X-rays are abundant in space, but they are invisible to the human eye and are absorbed by the Earth's atmosphere. The existence of cosmic X-rays was confirmed only when rockets became available to lift instruments above the atmosphere. The first satellite dedicated to X-ray astronomy, Uhuru, was launched in 1970 and a succession of X-ray observatories, including Einstein, Exosat and Rosat, followed.

Chandra already has been a revelation to astronomers. For instance, it detected a brilliant ring around the heart of the Crab Nebula, the remnants of an exploded star that is the most studied object outside of the solar system.

Jeff Hester of Arizona State University said finding the never-before-seen ring may help explain how a pulsating neutron star, called a pulsar, has managed to keep the nebula glowing brightly 1,000 years after the explosion.

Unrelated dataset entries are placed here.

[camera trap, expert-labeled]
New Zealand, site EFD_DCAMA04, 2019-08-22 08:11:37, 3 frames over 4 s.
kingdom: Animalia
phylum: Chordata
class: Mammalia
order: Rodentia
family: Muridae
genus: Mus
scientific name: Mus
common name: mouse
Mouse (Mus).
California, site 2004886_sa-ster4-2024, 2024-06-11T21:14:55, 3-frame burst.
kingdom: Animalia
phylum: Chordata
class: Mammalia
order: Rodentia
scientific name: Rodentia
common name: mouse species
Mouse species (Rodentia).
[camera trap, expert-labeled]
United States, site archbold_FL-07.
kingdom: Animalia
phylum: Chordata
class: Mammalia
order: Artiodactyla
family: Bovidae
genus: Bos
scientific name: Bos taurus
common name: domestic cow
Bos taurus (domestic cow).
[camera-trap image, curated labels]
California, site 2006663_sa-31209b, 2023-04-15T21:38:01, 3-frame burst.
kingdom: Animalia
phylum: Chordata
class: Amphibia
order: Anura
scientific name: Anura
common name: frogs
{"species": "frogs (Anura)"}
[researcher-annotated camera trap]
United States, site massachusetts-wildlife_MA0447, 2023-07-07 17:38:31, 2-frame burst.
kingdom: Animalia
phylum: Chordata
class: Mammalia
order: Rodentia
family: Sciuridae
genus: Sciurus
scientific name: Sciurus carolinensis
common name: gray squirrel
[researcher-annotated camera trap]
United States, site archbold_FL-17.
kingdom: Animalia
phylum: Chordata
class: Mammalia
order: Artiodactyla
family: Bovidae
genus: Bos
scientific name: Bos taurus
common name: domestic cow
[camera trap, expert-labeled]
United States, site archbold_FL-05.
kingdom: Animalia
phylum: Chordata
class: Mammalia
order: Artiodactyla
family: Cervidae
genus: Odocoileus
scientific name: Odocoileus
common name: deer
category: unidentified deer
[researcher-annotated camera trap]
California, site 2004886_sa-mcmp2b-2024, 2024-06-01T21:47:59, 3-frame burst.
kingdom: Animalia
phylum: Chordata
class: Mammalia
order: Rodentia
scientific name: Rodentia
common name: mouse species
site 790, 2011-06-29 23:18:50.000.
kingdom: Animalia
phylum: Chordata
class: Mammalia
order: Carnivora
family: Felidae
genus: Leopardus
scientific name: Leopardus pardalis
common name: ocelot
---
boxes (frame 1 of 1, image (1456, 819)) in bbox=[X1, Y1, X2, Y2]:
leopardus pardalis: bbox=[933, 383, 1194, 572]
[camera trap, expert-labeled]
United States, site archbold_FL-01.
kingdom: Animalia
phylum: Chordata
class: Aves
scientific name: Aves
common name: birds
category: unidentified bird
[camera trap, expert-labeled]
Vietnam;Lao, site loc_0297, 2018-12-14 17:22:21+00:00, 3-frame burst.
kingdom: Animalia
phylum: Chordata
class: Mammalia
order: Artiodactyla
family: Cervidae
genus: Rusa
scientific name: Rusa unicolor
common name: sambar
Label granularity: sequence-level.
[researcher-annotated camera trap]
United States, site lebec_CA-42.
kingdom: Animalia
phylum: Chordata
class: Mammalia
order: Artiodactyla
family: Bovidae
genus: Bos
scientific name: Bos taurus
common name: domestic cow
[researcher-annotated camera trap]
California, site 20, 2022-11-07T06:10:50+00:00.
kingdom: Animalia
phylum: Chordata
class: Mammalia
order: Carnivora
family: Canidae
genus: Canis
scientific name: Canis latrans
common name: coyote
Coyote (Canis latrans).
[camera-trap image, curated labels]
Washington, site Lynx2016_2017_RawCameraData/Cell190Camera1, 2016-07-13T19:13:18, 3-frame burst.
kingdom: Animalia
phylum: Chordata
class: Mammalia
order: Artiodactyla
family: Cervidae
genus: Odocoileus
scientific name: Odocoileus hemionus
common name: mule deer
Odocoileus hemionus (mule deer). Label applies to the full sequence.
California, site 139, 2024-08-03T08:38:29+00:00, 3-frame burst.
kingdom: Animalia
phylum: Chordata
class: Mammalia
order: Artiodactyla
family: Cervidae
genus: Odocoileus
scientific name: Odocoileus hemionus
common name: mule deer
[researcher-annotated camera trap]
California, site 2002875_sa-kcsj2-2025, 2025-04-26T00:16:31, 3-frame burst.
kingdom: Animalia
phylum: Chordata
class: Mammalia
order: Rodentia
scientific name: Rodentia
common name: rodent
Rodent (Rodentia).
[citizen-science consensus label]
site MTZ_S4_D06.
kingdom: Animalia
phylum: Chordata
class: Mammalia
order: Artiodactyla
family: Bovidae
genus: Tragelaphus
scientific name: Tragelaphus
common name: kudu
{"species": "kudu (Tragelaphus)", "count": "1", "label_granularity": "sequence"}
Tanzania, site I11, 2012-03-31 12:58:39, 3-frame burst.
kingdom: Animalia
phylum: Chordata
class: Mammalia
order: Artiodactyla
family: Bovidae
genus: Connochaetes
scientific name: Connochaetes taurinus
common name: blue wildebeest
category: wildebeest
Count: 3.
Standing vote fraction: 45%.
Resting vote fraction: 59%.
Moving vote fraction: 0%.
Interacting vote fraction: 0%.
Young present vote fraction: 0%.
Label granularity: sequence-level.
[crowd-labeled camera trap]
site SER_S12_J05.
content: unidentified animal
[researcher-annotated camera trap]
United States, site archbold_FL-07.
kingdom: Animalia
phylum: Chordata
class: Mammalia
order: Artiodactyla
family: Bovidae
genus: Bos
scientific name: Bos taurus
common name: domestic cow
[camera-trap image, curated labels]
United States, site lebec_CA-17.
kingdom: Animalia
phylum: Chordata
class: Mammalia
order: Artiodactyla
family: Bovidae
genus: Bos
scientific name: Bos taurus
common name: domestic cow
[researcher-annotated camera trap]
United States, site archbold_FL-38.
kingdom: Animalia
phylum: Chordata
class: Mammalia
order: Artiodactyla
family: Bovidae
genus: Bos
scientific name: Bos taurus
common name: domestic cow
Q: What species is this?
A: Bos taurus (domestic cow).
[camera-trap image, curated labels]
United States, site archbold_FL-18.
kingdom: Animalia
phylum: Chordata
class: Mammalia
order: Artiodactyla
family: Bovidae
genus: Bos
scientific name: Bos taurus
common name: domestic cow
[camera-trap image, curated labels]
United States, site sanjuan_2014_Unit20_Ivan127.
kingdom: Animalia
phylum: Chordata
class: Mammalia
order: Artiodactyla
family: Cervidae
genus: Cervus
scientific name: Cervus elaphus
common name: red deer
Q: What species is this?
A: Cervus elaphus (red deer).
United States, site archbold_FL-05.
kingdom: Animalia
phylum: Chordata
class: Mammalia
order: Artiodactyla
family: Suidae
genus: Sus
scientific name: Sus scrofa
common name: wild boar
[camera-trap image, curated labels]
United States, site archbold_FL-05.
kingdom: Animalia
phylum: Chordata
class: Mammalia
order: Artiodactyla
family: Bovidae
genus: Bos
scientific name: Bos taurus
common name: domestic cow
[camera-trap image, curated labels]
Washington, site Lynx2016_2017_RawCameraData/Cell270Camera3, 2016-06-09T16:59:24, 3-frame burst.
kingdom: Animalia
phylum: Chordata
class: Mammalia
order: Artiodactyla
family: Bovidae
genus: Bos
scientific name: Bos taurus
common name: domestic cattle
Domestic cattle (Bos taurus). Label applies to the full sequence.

"It's like finding the transmission lines between the power plant and the light bulb," he explained.

Likewise, astrophysicists have puzzled for 20 years over what is powering a jet of hot gas that shoots out of the galaxy Centaurus A and extends for 25,000 light-years -- a length equivalent to the diameter of our Milky Way.

Ethan Schreier of the Space Telescope Science Institute said Chandra's images show X-ray emissions from the jet are produced by high-energy electrons spiraling around a magnetic field. The telescope also shows a bright source of X-rays at the heart of Centaurus A near what is suspected to be a supermassive black hole. Matter not sucked into the black hole can be explosively ejected.

Last week, Griffiths was analyzing Chandra data from M82, a young, "starburst" galaxy where he and a colleague last year found evidence of what may be a new class of mid-sized black holes.

The XMM spacecraft will include three barrel-shaped telescope modules. Each module has 58 concentric mirror shells, which are nested one within another like Russian dolls. Each flimsy shell is made of wafer-thin nickel with a gold reflective surface. The total mirror surface of the three modules is practically the size of a tennis court.

As an XMM mission scientist, Griffiths will get more than 100 hours of observing time on the telescope for his own projects. He hopes to use this opportunity to find the origin of the X-ray background, a faint, mysterious glow of X-rays from all over the sky. He suspects the sources of this radiation are black holes at the center of very distant galaxies, which XMM should be able to see.